DAVID H. Donald, the new Warren Professor of American History, once told a student that he would have preferred life in 1820 America to the modern version. Provided, of course, that he could have inhabited one of the mansions in Beacon Hill's stately Louisburg Square.
Making certain compromises between his ideal and the realities of time and place, Donald seems to have found happiness teaching American history at Harvard.
The scope of inquiry into American history at Harvard has expanded this year well beyond its previous limits with the arrival of Donald, a Pulitzer Prize-winning authority on the Civil War and Reconstruction, and social historian Stephan Thernstrom.
Donald brings with him numerous works on the political, social and intellectual history of the 1861-1877 years--including the Pulitzer Prize-winning biography, Charles Sumner and the Coming of the Civil War.
Donald's quip to his student disciple--particularly his idealization of New England--would probably confuse many of the Harvard students who have already begun to seek him out as a "fellow Southerner." Raised in the hill country of Mississippi and graduated from Mississippi's Millsaps College, Donald retains deep affinities with the people and culture of his native South.

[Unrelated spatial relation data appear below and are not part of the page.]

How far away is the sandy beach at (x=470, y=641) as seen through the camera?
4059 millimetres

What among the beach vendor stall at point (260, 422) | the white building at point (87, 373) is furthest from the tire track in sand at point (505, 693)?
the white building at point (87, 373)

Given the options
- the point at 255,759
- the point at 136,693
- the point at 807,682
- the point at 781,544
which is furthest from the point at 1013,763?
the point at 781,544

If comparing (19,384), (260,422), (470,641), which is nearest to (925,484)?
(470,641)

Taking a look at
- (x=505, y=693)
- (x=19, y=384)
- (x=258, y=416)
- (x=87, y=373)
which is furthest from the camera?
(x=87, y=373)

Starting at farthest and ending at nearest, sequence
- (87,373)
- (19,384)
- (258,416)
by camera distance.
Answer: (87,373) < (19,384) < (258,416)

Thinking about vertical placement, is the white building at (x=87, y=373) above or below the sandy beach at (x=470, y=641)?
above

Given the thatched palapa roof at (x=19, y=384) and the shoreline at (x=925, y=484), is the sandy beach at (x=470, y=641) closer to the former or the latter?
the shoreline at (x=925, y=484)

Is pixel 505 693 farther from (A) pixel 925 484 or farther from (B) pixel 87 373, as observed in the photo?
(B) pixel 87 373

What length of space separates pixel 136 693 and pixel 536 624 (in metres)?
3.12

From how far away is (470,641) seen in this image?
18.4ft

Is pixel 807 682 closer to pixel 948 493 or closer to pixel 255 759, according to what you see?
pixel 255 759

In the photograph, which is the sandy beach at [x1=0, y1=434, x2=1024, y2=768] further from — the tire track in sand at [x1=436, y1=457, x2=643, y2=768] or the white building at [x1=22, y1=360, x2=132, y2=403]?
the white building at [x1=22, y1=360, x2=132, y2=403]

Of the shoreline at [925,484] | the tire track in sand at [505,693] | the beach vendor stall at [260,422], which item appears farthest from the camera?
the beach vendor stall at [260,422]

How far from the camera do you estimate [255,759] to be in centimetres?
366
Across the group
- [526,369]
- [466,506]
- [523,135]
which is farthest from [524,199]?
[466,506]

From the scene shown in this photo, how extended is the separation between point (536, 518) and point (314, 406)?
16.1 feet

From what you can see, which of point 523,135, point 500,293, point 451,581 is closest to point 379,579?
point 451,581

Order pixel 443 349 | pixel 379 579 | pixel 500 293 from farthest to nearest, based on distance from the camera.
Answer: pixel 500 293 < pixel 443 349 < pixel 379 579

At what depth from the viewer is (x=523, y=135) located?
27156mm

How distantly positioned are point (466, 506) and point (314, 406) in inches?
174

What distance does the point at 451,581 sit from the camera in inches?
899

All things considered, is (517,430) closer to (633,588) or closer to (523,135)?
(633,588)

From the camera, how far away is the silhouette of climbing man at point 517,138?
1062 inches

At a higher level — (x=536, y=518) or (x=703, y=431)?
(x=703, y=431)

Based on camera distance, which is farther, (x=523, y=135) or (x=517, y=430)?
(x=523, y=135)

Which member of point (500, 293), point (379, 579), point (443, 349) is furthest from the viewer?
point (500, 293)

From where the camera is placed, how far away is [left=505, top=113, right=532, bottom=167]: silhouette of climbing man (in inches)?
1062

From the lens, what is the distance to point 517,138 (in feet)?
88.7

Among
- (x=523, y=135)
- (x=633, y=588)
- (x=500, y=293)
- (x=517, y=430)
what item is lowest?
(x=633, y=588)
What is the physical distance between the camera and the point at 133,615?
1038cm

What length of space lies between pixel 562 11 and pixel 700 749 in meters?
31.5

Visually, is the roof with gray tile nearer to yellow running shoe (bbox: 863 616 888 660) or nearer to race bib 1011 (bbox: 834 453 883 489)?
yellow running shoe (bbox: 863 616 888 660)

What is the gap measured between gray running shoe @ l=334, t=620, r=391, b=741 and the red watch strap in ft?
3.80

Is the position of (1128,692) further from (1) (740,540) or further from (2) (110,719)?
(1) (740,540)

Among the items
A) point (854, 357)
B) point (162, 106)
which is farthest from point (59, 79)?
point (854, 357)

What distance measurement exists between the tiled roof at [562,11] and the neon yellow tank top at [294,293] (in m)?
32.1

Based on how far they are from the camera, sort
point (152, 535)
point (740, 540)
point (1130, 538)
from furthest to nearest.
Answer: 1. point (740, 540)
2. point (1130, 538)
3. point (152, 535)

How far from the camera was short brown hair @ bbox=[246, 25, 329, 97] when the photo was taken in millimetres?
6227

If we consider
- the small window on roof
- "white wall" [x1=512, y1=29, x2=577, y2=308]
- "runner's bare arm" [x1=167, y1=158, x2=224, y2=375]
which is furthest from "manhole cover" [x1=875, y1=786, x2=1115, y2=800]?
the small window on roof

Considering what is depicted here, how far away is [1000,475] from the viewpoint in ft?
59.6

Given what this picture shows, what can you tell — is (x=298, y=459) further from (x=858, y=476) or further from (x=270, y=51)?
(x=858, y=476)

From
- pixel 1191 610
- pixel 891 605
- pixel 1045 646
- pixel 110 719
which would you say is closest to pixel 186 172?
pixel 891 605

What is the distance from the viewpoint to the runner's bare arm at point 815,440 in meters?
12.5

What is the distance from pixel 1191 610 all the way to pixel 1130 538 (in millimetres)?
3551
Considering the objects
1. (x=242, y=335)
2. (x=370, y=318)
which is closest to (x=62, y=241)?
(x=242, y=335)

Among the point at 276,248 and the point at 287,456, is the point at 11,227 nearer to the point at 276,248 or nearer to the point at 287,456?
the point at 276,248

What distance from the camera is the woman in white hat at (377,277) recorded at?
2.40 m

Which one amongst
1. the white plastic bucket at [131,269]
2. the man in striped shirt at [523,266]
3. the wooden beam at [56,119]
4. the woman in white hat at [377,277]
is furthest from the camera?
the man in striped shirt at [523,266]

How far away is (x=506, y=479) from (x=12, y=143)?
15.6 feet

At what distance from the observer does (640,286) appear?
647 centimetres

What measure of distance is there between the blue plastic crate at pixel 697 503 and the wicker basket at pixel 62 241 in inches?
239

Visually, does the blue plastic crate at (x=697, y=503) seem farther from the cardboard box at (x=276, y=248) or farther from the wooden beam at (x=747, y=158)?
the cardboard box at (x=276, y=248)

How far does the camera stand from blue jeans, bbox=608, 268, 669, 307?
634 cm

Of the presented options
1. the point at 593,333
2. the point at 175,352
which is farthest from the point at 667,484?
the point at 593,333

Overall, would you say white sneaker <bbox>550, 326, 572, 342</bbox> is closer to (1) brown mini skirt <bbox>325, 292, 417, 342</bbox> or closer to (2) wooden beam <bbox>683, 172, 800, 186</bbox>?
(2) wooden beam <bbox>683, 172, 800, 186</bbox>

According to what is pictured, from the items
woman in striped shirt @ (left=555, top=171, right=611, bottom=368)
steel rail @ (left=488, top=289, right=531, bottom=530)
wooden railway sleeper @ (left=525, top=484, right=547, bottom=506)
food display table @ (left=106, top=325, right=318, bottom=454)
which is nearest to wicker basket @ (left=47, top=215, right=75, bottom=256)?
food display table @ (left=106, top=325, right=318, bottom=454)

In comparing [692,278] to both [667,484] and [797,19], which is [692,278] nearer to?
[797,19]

Yet, like his fellow Mississippian, William Faulkner, Donald speaks of a personal ambivalence toward many of the region's values. He cites Faulkner's Absalom! Absalom! as one of the most eloquent expressions of "what it means to be a Southerner."
Like Faulkner's Quentin Compson, Donald traces his historical urge (and that of C. Vann Woodward, Francis Simkins and other historians from the South) to a wrestling with the contradiction between ideals and practice in the Southern experience.
The southern historian, Donald says, begins his search with "an emotional resonance," and southern history becomes a peculiar problem of personal identity. Yet emotional commitment is a basic criterion for historians in general: "You have to have something at stake as you wade through raw material on any topic."
Donald's first historical urge was to write a history of Mississippi. But when he arrived for graduate work at the University of Illinois, he teamed up with Civil War historian James G. Randall, studying Lincoln and the northern radicals. In Donald's academic life, as in the war he studied, the North promptly overran Mississippi.
Since that time, Donald has written almost exclusively about what he calls "the other side"--the North and the Radical Republicans during the Civil War and Reconstruction. While not a southern historian per se, he continues examining the southern people: "I want to know why they responded as they did to Lincoln, Sumner and others. This is part of my own coming to terms" with the southern experience, he said.
Donald will lead a seminar in the Spring on the problems of Reconstruction, and plans a course on the Civil War and Reconstruction for 1975-76.
Donald concludes that "the South" is really many Souths--"I certainly never saw any Scarlet O'Haras when I was growing up"--and that sweeping stereotypes of the region too often reflect simplistic or biased reasoning. He even militates quietly against the typing tendencies evident, for example, among Boston realtors: They took him directly to Mount Vernon replicas when he began house-hunting here and happened to mention his background. "Mount Vernon homes are lovely," he conceded, "but not all southerners live in them."
Donald says he has found historical holes in the prevailing "southern sterotype"--the culturally impoverished region characterized by bigotry, provincial thought and social inequality. "After all, aren't these so-called 'southern traits' something that we all have?" he asks.
And so David Donald comes to terms with his South.
But Donald keeps coming back to that 1820 ideal. In his course, History 165a, "The Middle Period of United States History 1819-1861" Donald affectionately introduced 1820 America as a stable, harmonious well-ordered society.